====== Provided passage ======

Also available at http://math.ucr.edu/home/baez/week276.html

June 20, 2009
This Week's Finds in Mathematical Physics (Week 276)
John Baez

Math is eternal, but I'll start with some news that may be
time-sensitive.  Betelgeuse is shrinking!

1) Stefan Scherer, Shrinking Betelgeuse, 
http://backreaction.blogspot.com/2009/06/shrinking-betelgeuse.html

Betelgeuse is that big red star in the shoulder of Orion.  It's a red
supergiant, one of the largest stars known.  It's only 20 times the
mass of the Sun, but it's about 1000 times as big across - about 5
times the size of the Earth's orbit.  For more of a sense of what that
means, watch this video:

2) Hansie0Slim, Largest stars this side of the Milky Way, 
http://www.youtube.com/watch?v=u70UBs7BWY8

But, it's shrinking.  These authors claim its radius has shrunk 15%
since 1993:

3) C. H. Townes, E. H. Wishnow, D. D. S. Hale and B. Walp, A
systematic change with time in the size of Betelgeuse, The
Astrophysical Journal Letters 697 (2009), L127-L128.

That's about 1000 kilometers per hour!  

Of course, it's a bit tricky to estimate the size of Betelgeuse -
besides being rather far, it's so diffuse that its surface isn't very
precisely defined.  And it's a variable star, so maybe a little
shrinkage isn't a big deal.  But the two known cycles governing its
oscillations have periods of one year and 6 years.  So, the authors of
the above paper think this longer-term shrinkage has some other cause.

====== Entries supplied ======

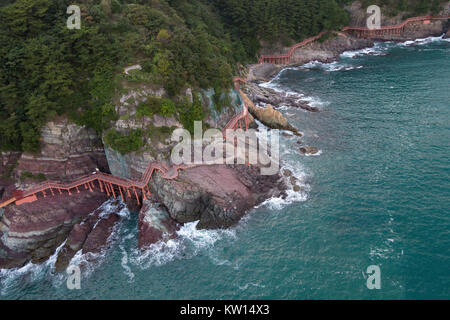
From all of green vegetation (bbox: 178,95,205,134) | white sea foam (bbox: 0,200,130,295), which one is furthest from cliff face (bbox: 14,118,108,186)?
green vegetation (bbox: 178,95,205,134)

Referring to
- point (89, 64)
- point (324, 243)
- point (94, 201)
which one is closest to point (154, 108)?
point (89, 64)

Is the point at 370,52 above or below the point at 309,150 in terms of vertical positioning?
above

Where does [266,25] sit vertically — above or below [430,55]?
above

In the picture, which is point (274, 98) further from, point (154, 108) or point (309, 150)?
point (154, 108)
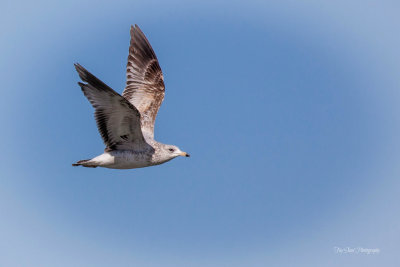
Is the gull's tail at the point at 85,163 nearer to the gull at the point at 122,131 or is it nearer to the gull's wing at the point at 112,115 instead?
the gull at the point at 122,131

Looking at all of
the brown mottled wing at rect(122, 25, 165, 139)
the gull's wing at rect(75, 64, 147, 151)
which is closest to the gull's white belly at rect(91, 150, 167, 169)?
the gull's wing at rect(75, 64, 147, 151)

======
====== Entries supplied ======

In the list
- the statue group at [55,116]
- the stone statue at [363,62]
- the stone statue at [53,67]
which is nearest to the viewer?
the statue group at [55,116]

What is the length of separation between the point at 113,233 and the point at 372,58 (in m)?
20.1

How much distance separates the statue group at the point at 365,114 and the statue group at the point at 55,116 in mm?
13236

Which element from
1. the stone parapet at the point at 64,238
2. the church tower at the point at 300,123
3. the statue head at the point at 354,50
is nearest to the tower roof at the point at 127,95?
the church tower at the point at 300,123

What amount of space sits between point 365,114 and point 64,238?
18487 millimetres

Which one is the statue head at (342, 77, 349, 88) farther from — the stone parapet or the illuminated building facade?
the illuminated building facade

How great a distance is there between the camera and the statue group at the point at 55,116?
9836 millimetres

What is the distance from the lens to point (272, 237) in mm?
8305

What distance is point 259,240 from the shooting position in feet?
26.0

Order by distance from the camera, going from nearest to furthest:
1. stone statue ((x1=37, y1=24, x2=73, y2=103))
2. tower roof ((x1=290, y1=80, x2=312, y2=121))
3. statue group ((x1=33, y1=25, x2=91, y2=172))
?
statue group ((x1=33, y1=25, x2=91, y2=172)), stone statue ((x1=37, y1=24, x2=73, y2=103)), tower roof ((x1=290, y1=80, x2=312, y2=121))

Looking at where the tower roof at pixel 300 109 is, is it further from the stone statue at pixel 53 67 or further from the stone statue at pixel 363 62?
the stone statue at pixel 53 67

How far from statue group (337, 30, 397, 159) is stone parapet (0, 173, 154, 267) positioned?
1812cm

======
====== Entries supplied ======

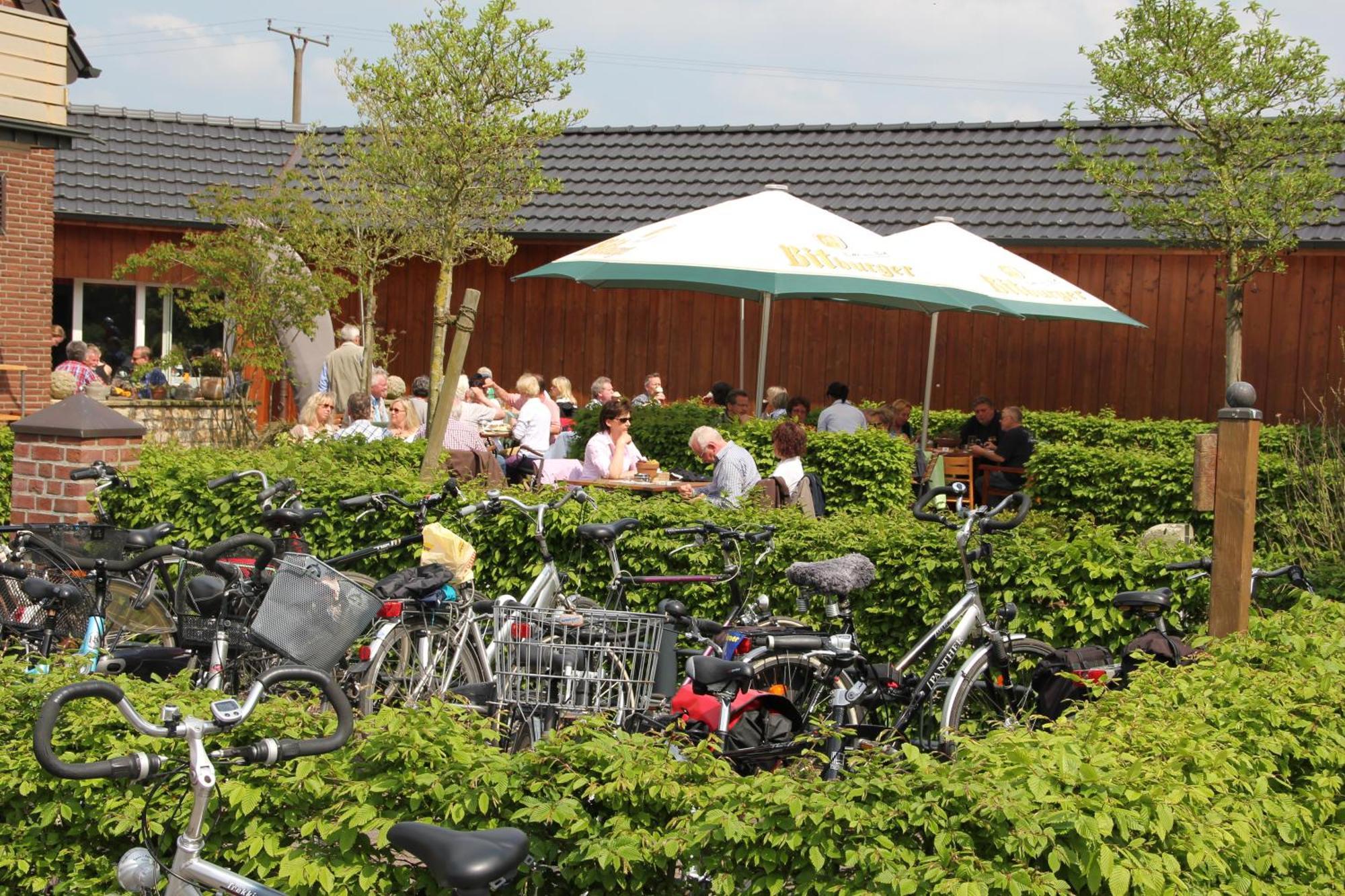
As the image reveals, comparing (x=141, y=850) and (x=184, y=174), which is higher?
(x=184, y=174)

======

Actions to take:
A. In the Betelgeuse passage, why do the authors of the cited paper think the star's shrinkage has some other cause rather than its ordinary variability? Answer in one to three sentences.
B. Print the stretch of the Betelgeuse passage from "3) C. H. Townes, E." through "697 (2009), L127-L128.".

Solutions for each task:
A. The two known cycles governing Betelgeuse's oscillations have periods of only one year and 6 years. The shrinkage, by contrast, is a longer-term change, a 15% drop in radius since 1993. The authors therefore think it has some other cause.

B.
3) C. H. Townes, E. H. Wishnow, D. D. S. Hale and B. Walp, A
systematic change with time in the size of Betelgeuse, The
Astrophysical Journal Letters 697 (2009), L127-L128.